**Given passage**
[BEGIN]
# Aruba - La Cabana Beach Resort Room Assignment



## Kel (Aug 4, 2016)

Do you usually get the room that is on your Interval International confirmation when you exchange into La Cabana in Aruba?


----------



## Sookidog (Aug 5, 2016)

We were just at La Cabana in May with an Interval exchange.  We did get the same unit number that was on our Certificate.


----------



## jackio (Aug 6, 2016)

Last year we were at La Cabana and also stayed in the same unit as was on the confirmation.


----------



## GrayFal (Aug 6, 2016)

La Cabana was originally sold as a fixed week fixed unit resort. It is now managed by Bluegreen which is a points based system.  
But when you see La Cabana availability in II it is almost always a fixed week owner deposit.  Hence, unless there are maintenance issues, you get the room on the confirmation.


----------



## topmom101 (Aug 7, 2016)

I am a fixed week owner at LaCabana and, yes, you will always get the room assigned by II.


----------



## Kel (Aug 7, 2016)
[END]
**Supplied records**
[BEGIN]
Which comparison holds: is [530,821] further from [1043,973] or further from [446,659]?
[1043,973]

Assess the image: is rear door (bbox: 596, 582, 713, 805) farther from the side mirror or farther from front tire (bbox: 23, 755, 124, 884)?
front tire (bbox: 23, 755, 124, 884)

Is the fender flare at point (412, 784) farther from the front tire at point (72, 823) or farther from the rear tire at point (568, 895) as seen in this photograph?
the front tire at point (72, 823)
[END]
[BEGIN]
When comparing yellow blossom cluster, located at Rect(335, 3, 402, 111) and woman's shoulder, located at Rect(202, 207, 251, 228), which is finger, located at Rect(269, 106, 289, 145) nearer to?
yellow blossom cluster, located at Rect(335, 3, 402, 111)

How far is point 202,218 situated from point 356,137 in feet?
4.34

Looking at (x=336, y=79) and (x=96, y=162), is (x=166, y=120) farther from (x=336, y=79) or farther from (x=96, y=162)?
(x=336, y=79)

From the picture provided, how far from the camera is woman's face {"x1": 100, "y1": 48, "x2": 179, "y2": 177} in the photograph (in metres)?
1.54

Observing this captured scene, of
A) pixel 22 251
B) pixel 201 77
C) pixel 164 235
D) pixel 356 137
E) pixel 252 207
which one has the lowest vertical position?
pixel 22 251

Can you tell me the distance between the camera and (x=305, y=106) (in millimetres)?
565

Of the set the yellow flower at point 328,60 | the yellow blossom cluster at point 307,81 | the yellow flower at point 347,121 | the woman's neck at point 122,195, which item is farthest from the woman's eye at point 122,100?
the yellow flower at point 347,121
[END]
[BEGIN]
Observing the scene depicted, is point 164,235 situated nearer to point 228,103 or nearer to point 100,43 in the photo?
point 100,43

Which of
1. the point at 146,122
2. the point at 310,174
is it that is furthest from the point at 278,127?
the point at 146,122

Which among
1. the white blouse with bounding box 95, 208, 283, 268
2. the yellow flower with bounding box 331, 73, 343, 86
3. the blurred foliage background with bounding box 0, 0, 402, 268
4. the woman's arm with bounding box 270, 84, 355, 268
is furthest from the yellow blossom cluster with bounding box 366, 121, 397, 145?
[END]
**Task prompt**
From the La Cabana room assignment thread, pull out everything from "Last year we" down to "points based system.". None of the data is needed here.

**Response**
Last year we were at La Cabana and also stayed in the same unit as was on the confirmation.


----------



## GrayFal (Aug 6, 2016)

La Cabana was originally sold as a fixed week fixed unit resort. It is now managed by Bluegreen which is a points based system.